## Objective A:
In the memorial post, what condition did Sam suffer from?
## Objective B:
Please return everything in the memorial post from "My friend walked" down to "was 38 weeks.".

## Extract provided:
Tuesday, March 11, 2008

My best friend died yesterday

Ever since I found out I haven't stopped crying. I cried all night. I was thinking of her while I slept (although I know I slept very little) and when I woke up there were tears in my eyes still. My children loved her so very dearly also. My stepdaughter told me last night she was like another mother to her. She was the Godmother to my two little girls. She was my spiritual mentor; someone I laughed with; someone I cried with; now there is a hole in my heart where she belonged.

I want to write about this. I want to find my words and let some of this anguish go.

My friend walked side by side with the Lord during her life. She let anyone and everyone know how strongly she felt about her Savior and trusted in Him completely. Despite the heartache of watching her children from a previous nanny position move half way across the world to Australia, the Lord sent her to our family. She didn't want to be a nanny again, her heart ached still from missing her first two children she cared for. God called her and she came to us. We hired her as our nanny for our children while I was pregnant with my daughter Paige. My husband had just gotten full custody of his three children, and we also had my son. My pregnancy with my daughter Paige was a very rough one, I was on bedrest for most of the last trimester and I ended up having Paige taken via c-section when I was 38 weeks.

Sheila and I became instant friends. We even shared the same middle name, and we both favored the color purple, and we even said the same table prayer. We were the best of friends despite our 20 year age difference.

Sheila nannied our five children until the Lord brought David, the man she married (she was previously widowed), into her life. We had a hard time seeing her go. She did so many wonderful things for our family. Our son Sam (my stepson) benefited the most from her presence in our family. He suffered from a condition called sensory defensiveness. He ate very little when my husband got custody of him, and what he did eat was nutritionally imbalanced, Sam was deathly ill. She was the one to get Sam to eat. As a result, Sam flurished in her care.

My friend always had a smile on her face. She was quick to laughter and rarely got angry. She would talk your ear off if you let her. The only time she was quiet and without words was when she wasn't feeling well. She prayed without ceasing. She prayed for me and for my family constantly. I feel guilty for not remembering to pray for her as much as she did for me.

Sheila never had children of her own. She was pregnant a few times, but each time she miscarried. She had always wanted children. This is the main reason why she wanted to be a nanny.

My friend had the singing voice of an angel. She was very gifted musically. She even sang a solo at my youngest daughter's baptism.

## Dataset section:
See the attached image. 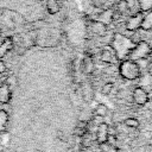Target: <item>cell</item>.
<instances>
[{"instance_id":"7","label":"cell","mask_w":152,"mask_h":152,"mask_svg":"<svg viewBox=\"0 0 152 152\" xmlns=\"http://www.w3.org/2000/svg\"><path fill=\"white\" fill-rule=\"evenodd\" d=\"M94 20H97V21H100V23L104 24L106 26L110 25V24L113 23V10L107 8V10L101 11V12L97 14L96 19H94Z\"/></svg>"},{"instance_id":"10","label":"cell","mask_w":152,"mask_h":152,"mask_svg":"<svg viewBox=\"0 0 152 152\" xmlns=\"http://www.w3.org/2000/svg\"><path fill=\"white\" fill-rule=\"evenodd\" d=\"M13 46H14V45H13L12 37H7V38H5L4 42L0 43V59H2V58L7 55V52H8L10 50L13 49Z\"/></svg>"},{"instance_id":"18","label":"cell","mask_w":152,"mask_h":152,"mask_svg":"<svg viewBox=\"0 0 152 152\" xmlns=\"http://www.w3.org/2000/svg\"><path fill=\"white\" fill-rule=\"evenodd\" d=\"M116 11H118L120 14H126V13H128V11H129L128 2H127L126 0H120V1L116 4Z\"/></svg>"},{"instance_id":"28","label":"cell","mask_w":152,"mask_h":152,"mask_svg":"<svg viewBox=\"0 0 152 152\" xmlns=\"http://www.w3.org/2000/svg\"><path fill=\"white\" fill-rule=\"evenodd\" d=\"M148 75L152 77V62L148 64Z\"/></svg>"},{"instance_id":"6","label":"cell","mask_w":152,"mask_h":152,"mask_svg":"<svg viewBox=\"0 0 152 152\" xmlns=\"http://www.w3.org/2000/svg\"><path fill=\"white\" fill-rule=\"evenodd\" d=\"M100 59L103 62V63H109V64H113L115 63L116 61H119L113 51V49L110 46H107L106 49H102L101 51V55H100Z\"/></svg>"},{"instance_id":"15","label":"cell","mask_w":152,"mask_h":152,"mask_svg":"<svg viewBox=\"0 0 152 152\" xmlns=\"http://www.w3.org/2000/svg\"><path fill=\"white\" fill-rule=\"evenodd\" d=\"M8 124V113L5 109H0V132H4Z\"/></svg>"},{"instance_id":"4","label":"cell","mask_w":152,"mask_h":152,"mask_svg":"<svg viewBox=\"0 0 152 152\" xmlns=\"http://www.w3.org/2000/svg\"><path fill=\"white\" fill-rule=\"evenodd\" d=\"M142 12H137L133 15H131L127 21H126V30L127 31H132L135 32L141 27V23H142Z\"/></svg>"},{"instance_id":"26","label":"cell","mask_w":152,"mask_h":152,"mask_svg":"<svg viewBox=\"0 0 152 152\" xmlns=\"http://www.w3.org/2000/svg\"><path fill=\"white\" fill-rule=\"evenodd\" d=\"M5 71H6V64L2 59H0V74H2Z\"/></svg>"},{"instance_id":"1","label":"cell","mask_w":152,"mask_h":152,"mask_svg":"<svg viewBox=\"0 0 152 152\" xmlns=\"http://www.w3.org/2000/svg\"><path fill=\"white\" fill-rule=\"evenodd\" d=\"M109 46L113 49L116 58L119 61L127 59L131 51L135 46V44L132 42V39L122 33H115L113 36V39L109 44Z\"/></svg>"},{"instance_id":"5","label":"cell","mask_w":152,"mask_h":152,"mask_svg":"<svg viewBox=\"0 0 152 152\" xmlns=\"http://www.w3.org/2000/svg\"><path fill=\"white\" fill-rule=\"evenodd\" d=\"M132 97L134 103H137L138 106H144L148 102V93L142 87H135L133 90Z\"/></svg>"},{"instance_id":"17","label":"cell","mask_w":152,"mask_h":152,"mask_svg":"<svg viewBox=\"0 0 152 152\" xmlns=\"http://www.w3.org/2000/svg\"><path fill=\"white\" fill-rule=\"evenodd\" d=\"M82 97L84 99V101H87V102H90L91 100H93V90H91V88H90V86H84L83 88H82Z\"/></svg>"},{"instance_id":"31","label":"cell","mask_w":152,"mask_h":152,"mask_svg":"<svg viewBox=\"0 0 152 152\" xmlns=\"http://www.w3.org/2000/svg\"><path fill=\"white\" fill-rule=\"evenodd\" d=\"M100 152H103V151H100Z\"/></svg>"},{"instance_id":"12","label":"cell","mask_w":152,"mask_h":152,"mask_svg":"<svg viewBox=\"0 0 152 152\" xmlns=\"http://www.w3.org/2000/svg\"><path fill=\"white\" fill-rule=\"evenodd\" d=\"M90 25H91V31H93L95 34L101 36V37L106 34V32H107V26H106L104 24H102V23H100V21H97V20H93V21L90 23Z\"/></svg>"},{"instance_id":"29","label":"cell","mask_w":152,"mask_h":152,"mask_svg":"<svg viewBox=\"0 0 152 152\" xmlns=\"http://www.w3.org/2000/svg\"><path fill=\"white\" fill-rule=\"evenodd\" d=\"M0 37H1V30H0Z\"/></svg>"},{"instance_id":"24","label":"cell","mask_w":152,"mask_h":152,"mask_svg":"<svg viewBox=\"0 0 152 152\" xmlns=\"http://www.w3.org/2000/svg\"><path fill=\"white\" fill-rule=\"evenodd\" d=\"M109 146H115L116 144V137L114 134H108V138H107V141H106Z\"/></svg>"},{"instance_id":"11","label":"cell","mask_w":152,"mask_h":152,"mask_svg":"<svg viewBox=\"0 0 152 152\" xmlns=\"http://www.w3.org/2000/svg\"><path fill=\"white\" fill-rule=\"evenodd\" d=\"M82 69H83L86 75H90V74L94 72L95 64H94V61L91 59V57H89V56H84L83 57V59H82Z\"/></svg>"},{"instance_id":"30","label":"cell","mask_w":152,"mask_h":152,"mask_svg":"<svg viewBox=\"0 0 152 152\" xmlns=\"http://www.w3.org/2000/svg\"><path fill=\"white\" fill-rule=\"evenodd\" d=\"M151 57H152V52H151Z\"/></svg>"},{"instance_id":"23","label":"cell","mask_w":152,"mask_h":152,"mask_svg":"<svg viewBox=\"0 0 152 152\" xmlns=\"http://www.w3.org/2000/svg\"><path fill=\"white\" fill-rule=\"evenodd\" d=\"M5 83L11 88V87H13V86H17V84H18V81H17V77H15L14 75H10V76L5 80Z\"/></svg>"},{"instance_id":"21","label":"cell","mask_w":152,"mask_h":152,"mask_svg":"<svg viewBox=\"0 0 152 152\" xmlns=\"http://www.w3.org/2000/svg\"><path fill=\"white\" fill-rule=\"evenodd\" d=\"M113 87H114V84L112 82H106L101 88V93L103 95H109L112 93V90H113Z\"/></svg>"},{"instance_id":"14","label":"cell","mask_w":152,"mask_h":152,"mask_svg":"<svg viewBox=\"0 0 152 152\" xmlns=\"http://www.w3.org/2000/svg\"><path fill=\"white\" fill-rule=\"evenodd\" d=\"M138 5L140 12H148L152 11V0H134Z\"/></svg>"},{"instance_id":"9","label":"cell","mask_w":152,"mask_h":152,"mask_svg":"<svg viewBox=\"0 0 152 152\" xmlns=\"http://www.w3.org/2000/svg\"><path fill=\"white\" fill-rule=\"evenodd\" d=\"M11 97H12V91H11V88L4 82L0 84V103L2 104H6L11 101Z\"/></svg>"},{"instance_id":"2","label":"cell","mask_w":152,"mask_h":152,"mask_svg":"<svg viewBox=\"0 0 152 152\" xmlns=\"http://www.w3.org/2000/svg\"><path fill=\"white\" fill-rule=\"evenodd\" d=\"M119 72L125 80H128V81L139 80V77L141 76V69L139 64L135 61H132L128 58L120 62Z\"/></svg>"},{"instance_id":"20","label":"cell","mask_w":152,"mask_h":152,"mask_svg":"<svg viewBox=\"0 0 152 152\" xmlns=\"http://www.w3.org/2000/svg\"><path fill=\"white\" fill-rule=\"evenodd\" d=\"M124 124H125L127 127H129V128H138V127H139V121H138L135 118H128V119L125 120Z\"/></svg>"},{"instance_id":"27","label":"cell","mask_w":152,"mask_h":152,"mask_svg":"<svg viewBox=\"0 0 152 152\" xmlns=\"http://www.w3.org/2000/svg\"><path fill=\"white\" fill-rule=\"evenodd\" d=\"M91 1H93V4H94V6H95V7H99V6L101 5V2H99L100 0H91Z\"/></svg>"},{"instance_id":"13","label":"cell","mask_w":152,"mask_h":152,"mask_svg":"<svg viewBox=\"0 0 152 152\" xmlns=\"http://www.w3.org/2000/svg\"><path fill=\"white\" fill-rule=\"evenodd\" d=\"M141 30L144 31H150L152 30V11L145 12L142 17V23H141Z\"/></svg>"},{"instance_id":"3","label":"cell","mask_w":152,"mask_h":152,"mask_svg":"<svg viewBox=\"0 0 152 152\" xmlns=\"http://www.w3.org/2000/svg\"><path fill=\"white\" fill-rule=\"evenodd\" d=\"M151 52H152V48H150L148 43L145 40H140L139 43L135 44V46L131 51L128 59H132L135 62L140 61V59H145L148 56H151Z\"/></svg>"},{"instance_id":"19","label":"cell","mask_w":152,"mask_h":152,"mask_svg":"<svg viewBox=\"0 0 152 152\" xmlns=\"http://www.w3.org/2000/svg\"><path fill=\"white\" fill-rule=\"evenodd\" d=\"M48 10L50 13L55 14L59 11V5H58V0H48Z\"/></svg>"},{"instance_id":"25","label":"cell","mask_w":152,"mask_h":152,"mask_svg":"<svg viewBox=\"0 0 152 152\" xmlns=\"http://www.w3.org/2000/svg\"><path fill=\"white\" fill-rule=\"evenodd\" d=\"M125 94H126V91L124 89H119L118 93H116V96H118V99H124L125 97Z\"/></svg>"},{"instance_id":"22","label":"cell","mask_w":152,"mask_h":152,"mask_svg":"<svg viewBox=\"0 0 152 152\" xmlns=\"http://www.w3.org/2000/svg\"><path fill=\"white\" fill-rule=\"evenodd\" d=\"M91 138H90V135L88 134V132L84 134V135H82V146L83 147H90V145H91Z\"/></svg>"},{"instance_id":"8","label":"cell","mask_w":152,"mask_h":152,"mask_svg":"<svg viewBox=\"0 0 152 152\" xmlns=\"http://www.w3.org/2000/svg\"><path fill=\"white\" fill-rule=\"evenodd\" d=\"M108 125L104 122H101L97 126V131H96V140L99 141V144H103L107 141L108 138Z\"/></svg>"},{"instance_id":"16","label":"cell","mask_w":152,"mask_h":152,"mask_svg":"<svg viewBox=\"0 0 152 152\" xmlns=\"http://www.w3.org/2000/svg\"><path fill=\"white\" fill-rule=\"evenodd\" d=\"M94 113H95V115L104 118L108 114V107L106 104H103V103H97L95 109H94Z\"/></svg>"}]
</instances>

## Written solution A:
Sensory defensiveness.

## Written solution B:
My friend walked side by side with the Lord during her life. She let anyone and everyone know how strongly she felt about her Savior and trusted in Him completely. Despite the heartache of watching her children from a previous nanny position move half way across the world to Australia, the Lord sent her to our family. She didn't want to be a nanny again, her heart ached still from missing her first two children she cared for. God called her and she came to us. We hired her as our nanny for our children while I was pregnant with my daughter Paige. My husband had just gotten full custody of his three children, and we also had my son. My pregnancy with my daughter Paige was a very rough one, I was on bedrest for most of the last trimester and I ended up having Paige taken via c-section when I was 38 weeks.